There are tons of apps like these out there, but the most popular ones are by far Poshmark, and now the new Mercari app. Since my wardrobe changes so frequently, I LOVE buying and selling on these apps and they are my go-to when I’m looking to buy certain things, or get rid of something fast. After using these apps to buy and sell, I’m going to weigh the pros and cons of both apps for you ladies!
The pros: The app is catered more toward women, but I’m seeing more men pop up on there primarily to buy and sell women’s fashion. You can negotiate prices by making an offer/counter offer, and items are protected by Poshmark’s guarantee: Get the item you ordered in its described condition, or get your money back.

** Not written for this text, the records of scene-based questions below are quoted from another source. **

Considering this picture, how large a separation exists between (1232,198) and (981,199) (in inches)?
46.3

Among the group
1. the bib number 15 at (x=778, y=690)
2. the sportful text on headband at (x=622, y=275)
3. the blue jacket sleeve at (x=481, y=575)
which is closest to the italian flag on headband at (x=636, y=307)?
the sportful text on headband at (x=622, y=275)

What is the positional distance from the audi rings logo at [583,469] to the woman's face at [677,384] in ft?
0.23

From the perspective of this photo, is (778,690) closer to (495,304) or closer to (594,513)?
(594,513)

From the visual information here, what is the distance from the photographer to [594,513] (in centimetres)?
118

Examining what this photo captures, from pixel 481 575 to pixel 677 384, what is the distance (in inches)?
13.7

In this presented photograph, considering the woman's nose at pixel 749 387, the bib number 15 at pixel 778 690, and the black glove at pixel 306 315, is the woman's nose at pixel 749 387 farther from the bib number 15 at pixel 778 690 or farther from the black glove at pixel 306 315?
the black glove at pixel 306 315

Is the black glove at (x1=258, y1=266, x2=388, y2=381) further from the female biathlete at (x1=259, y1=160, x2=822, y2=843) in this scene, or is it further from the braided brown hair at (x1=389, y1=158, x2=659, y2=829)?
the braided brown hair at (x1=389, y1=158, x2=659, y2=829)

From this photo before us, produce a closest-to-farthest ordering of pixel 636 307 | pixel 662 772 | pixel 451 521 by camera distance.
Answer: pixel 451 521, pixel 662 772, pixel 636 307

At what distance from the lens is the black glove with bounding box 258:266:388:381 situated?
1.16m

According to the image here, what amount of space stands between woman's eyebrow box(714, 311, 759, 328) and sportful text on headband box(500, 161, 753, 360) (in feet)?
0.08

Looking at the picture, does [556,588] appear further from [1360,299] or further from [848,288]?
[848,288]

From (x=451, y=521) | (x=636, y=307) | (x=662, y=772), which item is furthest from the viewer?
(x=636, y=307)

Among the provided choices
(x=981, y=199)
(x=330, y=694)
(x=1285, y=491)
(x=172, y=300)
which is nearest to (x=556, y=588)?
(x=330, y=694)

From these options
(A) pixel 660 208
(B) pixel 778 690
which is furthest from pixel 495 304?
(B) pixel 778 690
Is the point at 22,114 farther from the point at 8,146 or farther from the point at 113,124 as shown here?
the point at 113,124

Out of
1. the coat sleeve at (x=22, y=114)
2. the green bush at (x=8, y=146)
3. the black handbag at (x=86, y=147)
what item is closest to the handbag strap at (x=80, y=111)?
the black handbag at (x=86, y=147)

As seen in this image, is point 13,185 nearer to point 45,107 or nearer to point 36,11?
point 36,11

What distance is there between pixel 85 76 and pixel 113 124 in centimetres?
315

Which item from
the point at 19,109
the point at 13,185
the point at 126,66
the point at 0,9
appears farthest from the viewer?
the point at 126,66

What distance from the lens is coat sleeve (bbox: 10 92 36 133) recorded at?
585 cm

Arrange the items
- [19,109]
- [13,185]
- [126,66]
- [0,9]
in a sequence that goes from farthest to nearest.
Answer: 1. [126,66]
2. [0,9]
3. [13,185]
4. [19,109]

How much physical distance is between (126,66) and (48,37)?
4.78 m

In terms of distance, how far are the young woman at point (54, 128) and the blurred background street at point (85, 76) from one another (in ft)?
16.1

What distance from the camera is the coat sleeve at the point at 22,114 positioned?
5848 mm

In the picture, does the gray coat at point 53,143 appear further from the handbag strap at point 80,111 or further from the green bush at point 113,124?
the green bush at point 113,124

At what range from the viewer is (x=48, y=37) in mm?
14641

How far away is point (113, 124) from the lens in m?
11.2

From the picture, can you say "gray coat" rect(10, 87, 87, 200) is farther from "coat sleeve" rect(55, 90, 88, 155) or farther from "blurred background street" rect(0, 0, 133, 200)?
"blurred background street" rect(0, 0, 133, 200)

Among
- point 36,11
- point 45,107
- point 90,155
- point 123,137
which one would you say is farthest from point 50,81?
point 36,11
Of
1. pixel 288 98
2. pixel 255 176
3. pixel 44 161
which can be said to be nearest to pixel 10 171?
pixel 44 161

It’s very simple and easy to use, and tried and tested as one of the first apps of its kind. You can recieve invites to attend Poshmark parties and events in your area. When you search for an item on the app to purchase, it automatically filters the search to only show items in your size.
I’ve earned tons of extra cash selling my gently used clothing on this app. Poshmark sends you a shipping label when you sell an item. Poshmark hosts in-app parties to help you sell items, and they offer incentives to help you sell such as discounted shipping, notifications for likes, comments, and more. Earn $5 when you first sign up using code: JBJTE
The cons: When selling, Poshmark takes a HEFTY commission, up to 20 percent. This is huge. And when buying, shipping costs of $6.99 are added to your purchase
The pros: Mercari just began taking commission from sales, yet it’s only 10 percent. You can buy and sell anything from electronics to clothing. I also find their prices more reasonable on certain items. You can choose to pay for shipping or charge the customer for it. Purchases are protected by Mercari’s guarantee: Receive the item in its described condition or get your money back.
Mercari also sends you a shipping label when you sell an item.
Overall, it’s very easy to use. I personally have sold a lot more with Mercari than Poshmark, but I have more of an array of items then just apparel and accessories. Referral promotion: Give $2 get $2 when you sign up using code: RUQFCA. So not only do you save, but so does anyone you refer.
The cons: You can’t negotiate prices unless you do it through the comments section and ask the seller to lower the price. I only list this as a detraction because people sometimes get offended by your offer. In contrast, Poshmark allow you to either not accept an offer or counter it.
However, Mercari just launched a private chat for each seller so others can’t see your offer or comments. That in essence turns the detraction into a BIG PLUS!
Mercari can be a little confusing and a bit cluttered to use at first. It caters to a very broad market, meaning there are people selling all kinds of things on the app and makes it hard to find what you are looking for. But by using the search function, you can narrow down what your looking for.
To wrap it up, I feel Mercari has a lot of potential and is a perfect fit for both men and women to sell things other than clothing. If you are selling high-end clothes, shoes, handbags, or accessories, Poshmark is definitely the way to go, despite their excessive commission. Both apps make it very easy to sell an item. I currently have both apps installed in my phone.